Dr. Mark Berger, Actinium’s Chief Medical Officer said, “We at Actinium have great confidence in our alpha-particle technology based drug candidate, Actimab-A, and in its ability to benefit patients. This Phase 2 trial in patients age 60 and older will evaluate the ability of Actimab-A to achieve remissions in these poor prognosis patients. The opening of additional sites will help us achieve our goal of an interim analysis by the end of 2017 and topline data in the first half of 2018. The results from the interim readout at year-end are expected to provide valuable insights into the best ways to use Actimab-A and how to differentiate it from other agents. We expect these insights to inform our development strategy going forward.”

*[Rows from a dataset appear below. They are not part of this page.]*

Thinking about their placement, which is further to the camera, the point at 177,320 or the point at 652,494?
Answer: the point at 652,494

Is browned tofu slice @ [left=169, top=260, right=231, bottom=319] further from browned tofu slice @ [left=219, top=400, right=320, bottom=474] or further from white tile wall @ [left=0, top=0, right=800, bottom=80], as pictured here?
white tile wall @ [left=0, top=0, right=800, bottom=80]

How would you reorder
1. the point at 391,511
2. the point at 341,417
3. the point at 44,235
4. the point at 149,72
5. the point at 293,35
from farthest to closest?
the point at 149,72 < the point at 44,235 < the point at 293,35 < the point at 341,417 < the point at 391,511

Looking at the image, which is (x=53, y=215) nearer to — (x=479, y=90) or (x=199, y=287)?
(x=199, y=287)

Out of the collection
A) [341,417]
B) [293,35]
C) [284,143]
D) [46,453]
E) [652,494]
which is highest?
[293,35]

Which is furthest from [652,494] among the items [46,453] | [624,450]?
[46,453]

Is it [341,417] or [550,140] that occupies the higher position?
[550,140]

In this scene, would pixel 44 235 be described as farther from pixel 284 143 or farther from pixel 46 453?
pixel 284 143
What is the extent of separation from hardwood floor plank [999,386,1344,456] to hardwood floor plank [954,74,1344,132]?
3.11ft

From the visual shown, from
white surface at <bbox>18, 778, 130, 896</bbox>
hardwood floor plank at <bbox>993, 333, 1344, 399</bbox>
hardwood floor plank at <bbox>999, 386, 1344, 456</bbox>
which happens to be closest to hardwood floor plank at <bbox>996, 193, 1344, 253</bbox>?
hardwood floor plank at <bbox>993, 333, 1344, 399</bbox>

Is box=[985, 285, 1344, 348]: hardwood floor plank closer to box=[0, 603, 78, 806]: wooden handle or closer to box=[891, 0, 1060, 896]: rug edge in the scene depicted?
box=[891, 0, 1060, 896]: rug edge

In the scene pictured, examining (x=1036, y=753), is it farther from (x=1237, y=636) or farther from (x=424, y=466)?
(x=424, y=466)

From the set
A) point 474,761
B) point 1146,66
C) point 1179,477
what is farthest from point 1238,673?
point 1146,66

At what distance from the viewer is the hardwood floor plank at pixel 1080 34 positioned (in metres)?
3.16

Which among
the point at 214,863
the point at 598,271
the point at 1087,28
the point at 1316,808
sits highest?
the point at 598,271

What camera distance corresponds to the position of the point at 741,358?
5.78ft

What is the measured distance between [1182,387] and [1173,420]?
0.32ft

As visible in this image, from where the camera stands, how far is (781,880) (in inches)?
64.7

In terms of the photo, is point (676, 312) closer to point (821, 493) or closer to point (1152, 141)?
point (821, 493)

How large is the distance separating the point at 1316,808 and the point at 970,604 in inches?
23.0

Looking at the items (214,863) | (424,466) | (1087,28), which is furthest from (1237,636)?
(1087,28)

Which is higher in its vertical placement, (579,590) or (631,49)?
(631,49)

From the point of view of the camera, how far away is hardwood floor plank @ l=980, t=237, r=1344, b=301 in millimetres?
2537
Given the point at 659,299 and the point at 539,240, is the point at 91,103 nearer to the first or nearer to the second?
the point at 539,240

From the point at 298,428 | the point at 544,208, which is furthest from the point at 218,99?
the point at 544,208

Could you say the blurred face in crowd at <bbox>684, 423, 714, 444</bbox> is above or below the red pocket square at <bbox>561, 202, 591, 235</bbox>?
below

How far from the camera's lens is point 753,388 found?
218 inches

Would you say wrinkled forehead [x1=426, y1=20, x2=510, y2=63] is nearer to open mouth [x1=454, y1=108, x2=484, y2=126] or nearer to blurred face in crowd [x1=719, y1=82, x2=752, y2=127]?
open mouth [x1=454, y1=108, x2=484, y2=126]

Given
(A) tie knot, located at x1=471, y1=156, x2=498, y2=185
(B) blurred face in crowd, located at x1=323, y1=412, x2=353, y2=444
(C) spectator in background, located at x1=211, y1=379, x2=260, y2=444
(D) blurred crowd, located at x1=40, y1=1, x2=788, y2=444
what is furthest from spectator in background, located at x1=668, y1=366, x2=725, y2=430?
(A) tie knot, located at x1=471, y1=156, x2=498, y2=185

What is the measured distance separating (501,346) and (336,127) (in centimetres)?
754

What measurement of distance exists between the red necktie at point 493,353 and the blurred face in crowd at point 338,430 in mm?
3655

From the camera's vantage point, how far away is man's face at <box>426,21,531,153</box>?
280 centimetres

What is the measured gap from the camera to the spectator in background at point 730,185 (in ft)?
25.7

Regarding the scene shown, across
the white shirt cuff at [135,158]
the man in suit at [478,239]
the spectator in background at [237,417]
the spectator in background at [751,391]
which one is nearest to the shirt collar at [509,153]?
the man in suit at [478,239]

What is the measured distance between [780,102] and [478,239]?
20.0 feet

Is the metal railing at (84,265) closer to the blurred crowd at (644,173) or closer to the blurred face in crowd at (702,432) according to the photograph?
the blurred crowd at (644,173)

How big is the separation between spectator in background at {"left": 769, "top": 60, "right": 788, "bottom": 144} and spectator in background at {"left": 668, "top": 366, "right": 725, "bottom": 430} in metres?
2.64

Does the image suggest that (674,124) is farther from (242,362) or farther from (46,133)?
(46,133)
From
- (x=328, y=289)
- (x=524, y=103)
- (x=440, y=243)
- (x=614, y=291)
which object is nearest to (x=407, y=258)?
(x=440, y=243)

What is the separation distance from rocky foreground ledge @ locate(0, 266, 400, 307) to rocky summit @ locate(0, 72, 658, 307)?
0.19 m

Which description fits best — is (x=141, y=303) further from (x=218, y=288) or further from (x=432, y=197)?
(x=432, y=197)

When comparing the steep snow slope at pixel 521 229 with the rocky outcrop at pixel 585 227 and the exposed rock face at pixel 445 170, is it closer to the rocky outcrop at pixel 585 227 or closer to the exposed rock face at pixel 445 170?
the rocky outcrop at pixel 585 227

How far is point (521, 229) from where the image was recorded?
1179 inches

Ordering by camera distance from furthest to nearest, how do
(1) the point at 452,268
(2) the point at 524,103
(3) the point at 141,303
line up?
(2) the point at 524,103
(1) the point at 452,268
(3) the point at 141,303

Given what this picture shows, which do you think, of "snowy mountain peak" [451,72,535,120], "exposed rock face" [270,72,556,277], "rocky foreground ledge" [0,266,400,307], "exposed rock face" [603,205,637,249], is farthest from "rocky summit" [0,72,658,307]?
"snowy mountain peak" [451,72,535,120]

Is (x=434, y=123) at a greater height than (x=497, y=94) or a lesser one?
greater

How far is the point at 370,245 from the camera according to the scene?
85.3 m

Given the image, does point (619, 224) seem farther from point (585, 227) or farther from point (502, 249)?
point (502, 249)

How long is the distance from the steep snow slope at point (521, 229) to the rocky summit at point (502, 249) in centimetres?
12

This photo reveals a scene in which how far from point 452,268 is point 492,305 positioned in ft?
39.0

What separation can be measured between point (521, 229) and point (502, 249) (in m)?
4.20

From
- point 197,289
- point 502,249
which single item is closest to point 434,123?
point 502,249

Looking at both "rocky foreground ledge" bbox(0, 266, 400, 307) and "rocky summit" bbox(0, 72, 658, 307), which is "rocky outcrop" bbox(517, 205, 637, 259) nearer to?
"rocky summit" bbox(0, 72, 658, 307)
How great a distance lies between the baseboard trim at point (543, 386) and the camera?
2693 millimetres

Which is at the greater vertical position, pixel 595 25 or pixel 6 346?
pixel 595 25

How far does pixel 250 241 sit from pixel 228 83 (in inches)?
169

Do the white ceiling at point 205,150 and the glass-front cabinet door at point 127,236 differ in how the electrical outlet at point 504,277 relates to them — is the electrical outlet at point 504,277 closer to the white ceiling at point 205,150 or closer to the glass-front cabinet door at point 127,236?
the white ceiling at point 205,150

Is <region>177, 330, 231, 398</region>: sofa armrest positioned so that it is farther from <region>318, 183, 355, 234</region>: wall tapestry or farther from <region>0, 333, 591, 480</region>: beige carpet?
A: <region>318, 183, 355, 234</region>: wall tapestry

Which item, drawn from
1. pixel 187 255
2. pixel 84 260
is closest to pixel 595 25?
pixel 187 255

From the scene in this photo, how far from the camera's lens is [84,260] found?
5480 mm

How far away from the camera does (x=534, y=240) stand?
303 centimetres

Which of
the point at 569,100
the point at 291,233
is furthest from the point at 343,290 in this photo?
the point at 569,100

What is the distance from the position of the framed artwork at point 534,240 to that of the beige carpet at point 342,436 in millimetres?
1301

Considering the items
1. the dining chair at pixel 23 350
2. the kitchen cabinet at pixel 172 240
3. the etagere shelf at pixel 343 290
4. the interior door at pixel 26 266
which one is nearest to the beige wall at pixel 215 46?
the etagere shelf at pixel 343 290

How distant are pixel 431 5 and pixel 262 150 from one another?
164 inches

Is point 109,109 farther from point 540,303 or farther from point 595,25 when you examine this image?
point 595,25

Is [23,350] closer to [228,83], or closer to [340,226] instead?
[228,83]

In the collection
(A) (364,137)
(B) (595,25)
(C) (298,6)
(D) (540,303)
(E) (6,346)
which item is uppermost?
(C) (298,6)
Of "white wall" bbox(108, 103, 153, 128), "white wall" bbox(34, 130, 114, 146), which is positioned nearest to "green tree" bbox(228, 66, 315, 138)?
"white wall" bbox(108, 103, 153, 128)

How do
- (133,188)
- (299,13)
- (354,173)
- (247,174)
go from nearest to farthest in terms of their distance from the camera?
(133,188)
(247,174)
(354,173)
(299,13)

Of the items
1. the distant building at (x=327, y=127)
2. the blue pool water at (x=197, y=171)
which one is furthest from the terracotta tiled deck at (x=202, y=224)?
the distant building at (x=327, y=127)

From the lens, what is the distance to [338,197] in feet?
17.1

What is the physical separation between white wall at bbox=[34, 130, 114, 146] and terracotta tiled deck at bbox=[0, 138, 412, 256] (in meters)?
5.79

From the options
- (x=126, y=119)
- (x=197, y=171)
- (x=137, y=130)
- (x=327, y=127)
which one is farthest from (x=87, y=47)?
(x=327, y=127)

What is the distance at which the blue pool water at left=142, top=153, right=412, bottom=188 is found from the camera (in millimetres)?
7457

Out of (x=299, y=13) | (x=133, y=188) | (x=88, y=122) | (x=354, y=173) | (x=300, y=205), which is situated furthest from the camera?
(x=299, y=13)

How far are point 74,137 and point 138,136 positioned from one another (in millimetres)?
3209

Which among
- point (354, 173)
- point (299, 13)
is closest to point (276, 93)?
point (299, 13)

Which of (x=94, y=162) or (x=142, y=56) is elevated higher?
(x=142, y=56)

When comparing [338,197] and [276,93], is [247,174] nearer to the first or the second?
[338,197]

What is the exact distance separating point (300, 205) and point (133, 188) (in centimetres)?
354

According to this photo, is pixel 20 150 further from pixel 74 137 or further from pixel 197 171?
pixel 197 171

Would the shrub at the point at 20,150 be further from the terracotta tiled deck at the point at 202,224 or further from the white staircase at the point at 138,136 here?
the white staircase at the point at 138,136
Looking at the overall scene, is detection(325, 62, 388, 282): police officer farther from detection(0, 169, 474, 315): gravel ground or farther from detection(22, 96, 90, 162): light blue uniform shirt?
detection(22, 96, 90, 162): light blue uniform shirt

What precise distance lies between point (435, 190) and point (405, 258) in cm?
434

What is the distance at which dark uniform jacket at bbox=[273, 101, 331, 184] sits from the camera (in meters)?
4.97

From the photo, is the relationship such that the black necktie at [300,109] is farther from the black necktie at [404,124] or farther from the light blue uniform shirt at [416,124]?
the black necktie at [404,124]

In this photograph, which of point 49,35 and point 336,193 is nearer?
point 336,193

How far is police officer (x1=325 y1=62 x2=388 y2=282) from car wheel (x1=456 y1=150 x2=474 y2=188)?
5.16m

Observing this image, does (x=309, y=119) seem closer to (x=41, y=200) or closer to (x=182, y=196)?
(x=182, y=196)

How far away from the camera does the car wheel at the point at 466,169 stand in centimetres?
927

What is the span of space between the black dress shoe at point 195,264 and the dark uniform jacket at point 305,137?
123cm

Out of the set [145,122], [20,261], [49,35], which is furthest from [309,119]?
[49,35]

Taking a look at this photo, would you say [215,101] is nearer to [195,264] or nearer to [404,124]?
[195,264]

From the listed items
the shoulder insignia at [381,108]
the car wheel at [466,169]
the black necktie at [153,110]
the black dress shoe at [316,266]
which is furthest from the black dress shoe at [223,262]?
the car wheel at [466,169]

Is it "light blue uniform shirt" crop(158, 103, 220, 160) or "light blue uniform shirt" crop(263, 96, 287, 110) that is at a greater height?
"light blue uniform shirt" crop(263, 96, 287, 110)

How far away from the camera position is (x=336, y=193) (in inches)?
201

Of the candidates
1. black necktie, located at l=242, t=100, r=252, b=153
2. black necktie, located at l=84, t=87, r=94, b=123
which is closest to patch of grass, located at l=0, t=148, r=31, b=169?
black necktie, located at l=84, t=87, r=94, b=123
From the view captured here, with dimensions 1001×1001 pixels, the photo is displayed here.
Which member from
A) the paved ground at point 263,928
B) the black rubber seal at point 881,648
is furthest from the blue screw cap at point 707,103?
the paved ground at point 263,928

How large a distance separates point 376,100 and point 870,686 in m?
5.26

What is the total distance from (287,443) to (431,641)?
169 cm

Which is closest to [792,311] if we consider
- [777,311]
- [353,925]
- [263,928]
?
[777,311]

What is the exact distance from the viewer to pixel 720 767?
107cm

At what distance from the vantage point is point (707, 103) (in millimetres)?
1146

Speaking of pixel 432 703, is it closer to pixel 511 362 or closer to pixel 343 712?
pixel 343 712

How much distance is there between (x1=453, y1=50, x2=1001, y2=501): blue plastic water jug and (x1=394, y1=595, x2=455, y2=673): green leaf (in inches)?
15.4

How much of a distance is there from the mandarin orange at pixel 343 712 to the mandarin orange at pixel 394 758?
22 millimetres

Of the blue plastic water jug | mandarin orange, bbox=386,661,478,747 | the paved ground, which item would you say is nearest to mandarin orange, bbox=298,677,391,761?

Actinium’s Actimab-A phase 2 trial is currently open for recruitment at the following centers:

Center Location
UCLA Medical Center Los Angeles, California
University of Kentucky Lexington, Kentucky
University of Louisville Louisville, Kentucky
Ochsner Medical Center New Orleans, Louisiana
Weill Medical College of Cornell University New York, New York
Columbia University Medical New York, New York
Memorial Sloan Kettering Cancer Center New York, New York
Duke Cancer Center Durham, North Carolina
University of Pennsylvania Philadelphia, Pennsylvania
St. Francis Cancer Center Greenville, South Carolina
Baylor Scott and White Research Institute Dallas, Texas
Swedish Cancer Institute Seattle, Washington
Fred Hutchinson Cancer Research Center Seattle, Washington
West Virginia University Morgantown, West Virginia
Medical College of Wisconsin Cancer Center Milwaukee, Wisconsin
VA Caribbean Healthcare System San Juan, Puerto Rico
Sandesh Seth, Actinium’s Chairman and Chief Executive Officer said, “CD33 is a validated target in AML and in our experience a resurgent area of interest amongst the medical community post the recent reapproval of Mylotarg. Importantly, the CD33 space that continues to garner much interest as evidenced by recent drug approvals, strategic transactions and a robust development pipeline represented by several major pharmaceutical and biotechnology companies. We believe that Actimab-A has the potential to be best in the CD33 class given the combination of its potency as a single agent, its relatively simple administration via two injections, and its relative benign safety profile. We look forward to updating by year-end on the significant progress we are making with the Actimab-A trial.”

About Actimab-A

Actimab-A, Actinium’s most advanced alpha-particle therapy product candidate, is currently in a 53-patient, multicenter Phase 2 trial for patients newly diagnosed with AML age 60 and above that are ineligible for standard induction chemotherapy. Actimab-A is being developed as a first-line therapy and is a monotherapy that is administered via two 15-minute injections that are given 7 days apart. Actimab-A targets CD33, a protein abundantly expressed on the surface of AML cells via the monoclonal antibody, HuM195, which carries the potent cytotoxic radioisotope actinium-225 to the AML cancer cells. Actinium-225 gives off high-energy alpha particles as it decays, which kill cancer cells and as actinium-225 decays it produces a series of daughter atoms, each of which gives off its own alpha particle, increasing the chances that the cancer cell will be destroyed. Actimab-A is a second-generation therapy from the Company’s HuM195-Alpha program, which was developed at Memorial Sloan Kettering Cancer Center and has now been studied in almost 90 patients in four clinical trials. Actimab-A has been granted Orphan Drug Designation for newly diagnosed AML in patients 60 and above by the U.S. Food and Drug Administration.